4-) Sahabelerden sonra tabiinler (sahabelerin talebeleri) gelir. Allah onlardan da razı olsun. Müslümanların memleketleri çoğaldı ve bu diyarlar birbirlerine uzak kaldılar. Bu diyarlarda Arap ve Arap olmayanlar vardı. Bu devirde Müslümanlar, Kur’an-ı Kerim ahkâmlarının tanımında hikmet, gaye ve meramında, cümle ve lafızlarında ashab-ı kiram devrindekinden daha fazla ihtiyaç sahibi oldular. Bazı tabiinler Müslümanların ihtiyaçlarına göre Kur’an-ı Kerim’i, Kur’an-ı Kerim ve sünnetle, sonra nüzul sebebinin beyanı, sonra ashab-ı kiramların görüşleri ve Arap lügatı üzerine tefsir ettiler. Sonra ihtiyaç daha fazla olunca, Allah (cc) onlara muvaffakiyet ettirdiği kadarınca, içtihat ve anlayışlarına göre tefsir etmişlerdir.
Allah (cc), Tûr sûresinin 21. ayetinde şöyle buyuruyor: “İman eden ve soylarından gelenlerde, imanda kendilerine tâbi olanlar (var ya)! İşte biz, onların nesillerini de kendilerine kattık. Onların amellerinden de bir şey eksiltmedik. Herkes kazandıklarına karşı bir rehindir.”
Sait Bin Cübeyri (ra) “Allah (cc) zürriyeti derecelerde babalarına ilhak etmiştir. Babalarının cennetteki derecelerini eksiltmeden, bu ilhak, babaların üstünlüğü ve ikramı için oluyor.” Tabiinlerin Kur’an-ı Kerim için açıklamaları ve anlayışları tefsir ilminin dördüncü yoludur ve tefsir kitaplarında bunun örnekleri çoktur.

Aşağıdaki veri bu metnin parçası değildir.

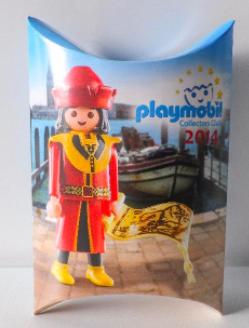 playmobil-pcc-2014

5-) Tabiinlerden sonra âlimler oldu. Müslümanların Kur’an-ı Kerim’in ahkâmını, hikmetlerini, gayelerini ve meramlarını tanımaya daha fazla ihtiyaçları arttı. Müfessirler Kur’an-ı Kerim’i Kur’an-ı Kerim ile, sonra sünnetle, sonra sahabe ve tabiinin görüşü ile, sonra Arap lügatı ve manasının rey ve nazarı (görüş ve bakışları) ile tefsir ettiler. Bazı konularda, belki bazı Hıristiyan ve Yahudilerin fikirleri sorulmuştu. Tefsir ilmi ilk dönemlerde şifaen insanlara söylenirdi, kulakla algılanırdı. Bunu algılayanlar diğerlerine aynen naklederlerdi. Tedvin devri başlayana kadar böyleydi. Akabinde Kur’an-ı Kerim de tedvine alındı ve sonra da mezhepler oluştu.